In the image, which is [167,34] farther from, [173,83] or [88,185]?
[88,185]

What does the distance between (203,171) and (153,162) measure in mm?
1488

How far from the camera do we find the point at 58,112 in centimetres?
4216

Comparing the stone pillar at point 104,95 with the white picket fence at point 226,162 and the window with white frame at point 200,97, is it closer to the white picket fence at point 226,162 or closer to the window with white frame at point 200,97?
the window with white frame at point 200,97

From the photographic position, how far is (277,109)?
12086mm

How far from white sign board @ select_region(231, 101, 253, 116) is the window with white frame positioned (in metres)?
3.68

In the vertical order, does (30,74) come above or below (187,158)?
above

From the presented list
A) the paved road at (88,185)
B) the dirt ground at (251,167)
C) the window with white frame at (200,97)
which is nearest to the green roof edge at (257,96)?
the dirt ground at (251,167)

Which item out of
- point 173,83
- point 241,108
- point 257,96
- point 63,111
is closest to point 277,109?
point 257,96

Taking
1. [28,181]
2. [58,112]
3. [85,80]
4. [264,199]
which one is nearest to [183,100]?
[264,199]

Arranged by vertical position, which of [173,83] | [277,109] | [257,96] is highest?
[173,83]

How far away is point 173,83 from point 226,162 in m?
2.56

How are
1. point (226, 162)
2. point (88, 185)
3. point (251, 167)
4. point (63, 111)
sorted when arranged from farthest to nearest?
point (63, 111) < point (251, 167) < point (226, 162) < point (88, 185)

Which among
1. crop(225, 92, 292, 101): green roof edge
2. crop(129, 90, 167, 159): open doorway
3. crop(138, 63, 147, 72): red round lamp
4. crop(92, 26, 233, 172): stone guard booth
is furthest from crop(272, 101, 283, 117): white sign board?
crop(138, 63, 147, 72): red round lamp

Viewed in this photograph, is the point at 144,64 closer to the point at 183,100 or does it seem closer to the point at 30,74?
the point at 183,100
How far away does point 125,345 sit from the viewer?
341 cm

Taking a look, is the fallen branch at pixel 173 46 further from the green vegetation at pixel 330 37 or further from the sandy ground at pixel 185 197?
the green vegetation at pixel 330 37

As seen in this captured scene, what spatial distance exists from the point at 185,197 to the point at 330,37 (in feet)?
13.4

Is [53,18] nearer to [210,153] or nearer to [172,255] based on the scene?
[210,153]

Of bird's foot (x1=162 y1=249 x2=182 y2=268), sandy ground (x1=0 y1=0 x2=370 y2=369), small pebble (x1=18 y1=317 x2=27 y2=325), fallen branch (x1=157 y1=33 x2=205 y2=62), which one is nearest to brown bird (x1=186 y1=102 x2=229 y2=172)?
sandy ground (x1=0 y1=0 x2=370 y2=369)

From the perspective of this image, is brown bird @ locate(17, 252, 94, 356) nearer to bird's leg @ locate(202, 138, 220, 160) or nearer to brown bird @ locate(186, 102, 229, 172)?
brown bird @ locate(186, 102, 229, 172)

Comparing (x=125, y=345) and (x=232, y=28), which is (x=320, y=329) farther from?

### Task directions:
Your task is to return the full listing exactly as it was given.

### Solved exercise:
In the image, which is [167,34] farther from, [173,83] or [88,185]?
[88,185]

What does the distance between (203,171) and (153,162) measure in mm?
1488

How far from the camera do we find the point at 58,112 in centimetres?
4216

Comparing the stone pillar at point 104,95 with the white picket fence at point 226,162 and the window with white frame at point 200,97, is it closer to the white picket fence at point 226,162 or closer to the window with white frame at point 200,97?
the window with white frame at point 200,97

From the photographic position, how far is (277,109)?
12086mm

How far from white sign board @ select_region(231, 101, 253, 116) is the window with white frame positioned (in metres)?
3.68

In the vertical order, does (30,74) come above or below (187,158)?
above

From the presented list
A) the paved road at (88,185)
B) the dirt ground at (251,167)
C) the window with white frame at (200,97)
which is nearest to the green roof edge at (257,96)?
the dirt ground at (251,167)

Which item out of
- point 173,83
- point 241,108
- point 257,96
- point 63,111
is closest to point 277,109?
point 257,96

Taking
1. [28,181]
2. [58,112]
3. [85,80]
4. [264,199]
which one is nearest to [183,100]?
[264,199]

Arranged by vertical position, which of [173,83] | [277,109] | [257,96] is highest?
[173,83]

How far away is point 173,83 from point 226,162 in m?
2.56

How are
1. point (226, 162)
2. point (88, 185)
3. point (251, 167)
4. point (63, 111)
sorted when arranged from farthest to nearest?
point (63, 111) < point (251, 167) < point (226, 162) < point (88, 185)

Which among
1. crop(225, 92, 292, 101): green roof edge
2. crop(129, 90, 167, 159): open doorway
3. crop(138, 63, 147, 72): red round lamp
4. crop(92, 26, 233, 172): stone guard booth
is furthest from crop(272, 101, 283, 117): white sign board?
crop(138, 63, 147, 72): red round lamp

Viewed in this photograph, is the point at 144,64 closer to the point at 183,100 or does it seem closer to the point at 30,74?
the point at 183,100
How far away does point 125,345 sit from the viewer?
341 cm

Taking a look, is the fallen branch at pixel 173 46 further from the green vegetation at pixel 330 37 or further from the sandy ground at pixel 185 197?
the green vegetation at pixel 330 37

As seen in this captured scene, what spatial distance exists from the point at 185,197 to the point at 330,37 (in feet)?
13.4

Is [53,18] nearer to [210,153] or nearer to [172,255] based on the scene?
[210,153]

Of bird's foot (x1=162 y1=249 x2=182 y2=268), sandy ground (x1=0 y1=0 x2=370 y2=369), small pebble (x1=18 y1=317 x2=27 y2=325), fallen branch (x1=157 y1=33 x2=205 y2=62), which one is nearest to brown bird (x1=186 y1=102 x2=229 y2=172)?
sandy ground (x1=0 y1=0 x2=370 y2=369)

From the perspective of this image, is brown bird @ locate(17, 252, 94, 356) nearer to bird's leg @ locate(202, 138, 220, 160) or nearer to brown bird @ locate(186, 102, 229, 172)?
brown bird @ locate(186, 102, 229, 172)

Comparing (x=125, y=345) and (x=232, y=28), which is (x=320, y=329) farther from?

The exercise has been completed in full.